From a book talk with Google's Eric Schmidt and Jared Cohen, May 2, 2013 https://youtu.be/z3Ynp2gjfQY
Walter Isaacson: But does technology eventually make democracy inevitable?
Jared Cohen: One of the observations that we actually came away with was from Myanmar. We’re in Myanmar about a little over a month ago. Less than one percent of the population has access to the Internet. Up until eighteen months ago it was one of the worst dictatorships in the entire world. Now it’s in some kind of transition, still very much speculative, about whether it’s a democratic transition.
What was interesting about Myanmar and perhaps something that shocked even us is even though less than one percent of the population has access to the Internet, everybody had heard of it.
And they understood the Internet as a set of values, as a concept, as an idea, even before they had experienced it as a user, or as a tool.
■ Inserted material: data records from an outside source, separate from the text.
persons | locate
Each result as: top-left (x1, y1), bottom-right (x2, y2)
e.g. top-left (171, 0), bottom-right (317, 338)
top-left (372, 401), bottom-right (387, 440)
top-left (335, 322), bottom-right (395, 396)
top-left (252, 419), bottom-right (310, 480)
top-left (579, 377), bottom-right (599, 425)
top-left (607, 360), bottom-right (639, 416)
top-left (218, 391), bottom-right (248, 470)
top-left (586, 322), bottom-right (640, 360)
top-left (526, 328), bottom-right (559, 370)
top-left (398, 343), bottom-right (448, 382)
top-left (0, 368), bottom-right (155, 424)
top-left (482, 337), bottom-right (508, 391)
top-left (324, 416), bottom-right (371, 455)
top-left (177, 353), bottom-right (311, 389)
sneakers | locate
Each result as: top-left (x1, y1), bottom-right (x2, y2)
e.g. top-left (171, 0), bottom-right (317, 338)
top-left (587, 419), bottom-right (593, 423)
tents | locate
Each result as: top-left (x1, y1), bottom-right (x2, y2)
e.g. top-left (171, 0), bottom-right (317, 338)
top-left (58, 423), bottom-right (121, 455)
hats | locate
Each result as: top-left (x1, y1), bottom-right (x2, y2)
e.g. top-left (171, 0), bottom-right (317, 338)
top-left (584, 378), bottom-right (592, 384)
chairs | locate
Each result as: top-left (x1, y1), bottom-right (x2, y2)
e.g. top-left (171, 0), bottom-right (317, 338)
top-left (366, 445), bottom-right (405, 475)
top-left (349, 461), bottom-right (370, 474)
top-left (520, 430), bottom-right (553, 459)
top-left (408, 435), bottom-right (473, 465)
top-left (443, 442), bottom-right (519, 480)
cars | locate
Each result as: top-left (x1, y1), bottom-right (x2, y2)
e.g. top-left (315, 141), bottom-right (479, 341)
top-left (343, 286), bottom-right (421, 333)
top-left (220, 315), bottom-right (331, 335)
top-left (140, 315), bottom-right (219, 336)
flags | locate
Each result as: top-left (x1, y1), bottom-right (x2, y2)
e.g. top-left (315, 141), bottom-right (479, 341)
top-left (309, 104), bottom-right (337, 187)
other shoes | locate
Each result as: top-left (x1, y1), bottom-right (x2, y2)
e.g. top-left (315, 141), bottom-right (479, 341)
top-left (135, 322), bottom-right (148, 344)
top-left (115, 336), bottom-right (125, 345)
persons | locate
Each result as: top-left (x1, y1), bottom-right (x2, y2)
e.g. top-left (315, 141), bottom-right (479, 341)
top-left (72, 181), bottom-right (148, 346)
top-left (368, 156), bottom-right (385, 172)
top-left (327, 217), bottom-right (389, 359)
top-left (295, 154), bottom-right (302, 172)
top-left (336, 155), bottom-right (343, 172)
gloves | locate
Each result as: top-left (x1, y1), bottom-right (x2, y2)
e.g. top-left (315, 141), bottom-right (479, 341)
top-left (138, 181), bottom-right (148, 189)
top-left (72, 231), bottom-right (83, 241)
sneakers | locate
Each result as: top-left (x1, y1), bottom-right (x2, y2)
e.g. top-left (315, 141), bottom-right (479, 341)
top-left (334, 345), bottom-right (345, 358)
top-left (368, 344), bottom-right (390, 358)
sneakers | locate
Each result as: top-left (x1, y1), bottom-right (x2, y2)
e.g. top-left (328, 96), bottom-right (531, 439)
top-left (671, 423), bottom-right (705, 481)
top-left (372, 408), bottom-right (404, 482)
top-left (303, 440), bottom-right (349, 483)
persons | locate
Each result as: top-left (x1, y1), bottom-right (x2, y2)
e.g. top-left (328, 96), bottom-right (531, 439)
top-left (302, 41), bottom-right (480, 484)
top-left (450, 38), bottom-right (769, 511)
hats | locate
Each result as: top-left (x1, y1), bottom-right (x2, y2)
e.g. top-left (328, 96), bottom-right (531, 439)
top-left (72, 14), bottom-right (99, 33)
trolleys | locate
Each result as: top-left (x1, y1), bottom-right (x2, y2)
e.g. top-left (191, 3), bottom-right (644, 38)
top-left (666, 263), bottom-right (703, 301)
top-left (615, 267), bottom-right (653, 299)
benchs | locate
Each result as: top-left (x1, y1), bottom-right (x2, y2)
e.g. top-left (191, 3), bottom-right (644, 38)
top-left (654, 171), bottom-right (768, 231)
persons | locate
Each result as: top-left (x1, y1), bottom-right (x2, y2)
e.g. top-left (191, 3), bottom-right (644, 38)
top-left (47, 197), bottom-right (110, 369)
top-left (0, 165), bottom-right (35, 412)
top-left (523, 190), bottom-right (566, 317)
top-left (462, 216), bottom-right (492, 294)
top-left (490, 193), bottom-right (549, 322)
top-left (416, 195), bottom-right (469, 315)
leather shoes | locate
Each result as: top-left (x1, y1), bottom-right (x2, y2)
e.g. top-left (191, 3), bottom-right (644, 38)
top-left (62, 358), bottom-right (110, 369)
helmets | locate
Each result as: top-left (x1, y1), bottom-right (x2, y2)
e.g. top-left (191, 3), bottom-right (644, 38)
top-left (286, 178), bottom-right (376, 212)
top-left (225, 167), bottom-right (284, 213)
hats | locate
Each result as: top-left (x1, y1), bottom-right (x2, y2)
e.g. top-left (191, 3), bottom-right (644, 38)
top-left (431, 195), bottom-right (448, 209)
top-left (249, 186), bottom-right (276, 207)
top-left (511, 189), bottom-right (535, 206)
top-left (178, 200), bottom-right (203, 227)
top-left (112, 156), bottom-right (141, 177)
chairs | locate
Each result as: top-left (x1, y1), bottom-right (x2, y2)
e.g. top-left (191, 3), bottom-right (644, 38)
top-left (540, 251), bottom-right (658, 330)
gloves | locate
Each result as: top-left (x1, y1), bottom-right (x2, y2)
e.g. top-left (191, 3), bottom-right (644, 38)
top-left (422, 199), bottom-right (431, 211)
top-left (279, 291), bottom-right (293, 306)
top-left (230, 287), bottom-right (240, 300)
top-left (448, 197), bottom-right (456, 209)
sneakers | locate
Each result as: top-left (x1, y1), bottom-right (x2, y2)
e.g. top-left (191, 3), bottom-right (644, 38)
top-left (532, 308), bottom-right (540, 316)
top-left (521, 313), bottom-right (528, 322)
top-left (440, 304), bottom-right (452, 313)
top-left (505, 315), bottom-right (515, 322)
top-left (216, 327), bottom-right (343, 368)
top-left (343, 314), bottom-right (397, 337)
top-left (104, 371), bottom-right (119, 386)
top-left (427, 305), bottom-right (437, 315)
And their understanding of the internet was not based on a Chinese interpretation of the Internet, it was not based on an autocrat’s version of the internet, they understood it in terms of it its western values of the free flow of information and civil liberties.
And what that means to us is you have 57 percent of the world’s population living under some kind of an autocracy. What happens when their regimes try to create an autocratic internet that doesn’t correspond with their democratic understanding of what it should be? What does that clash look like?
We don't know the answer to that yet.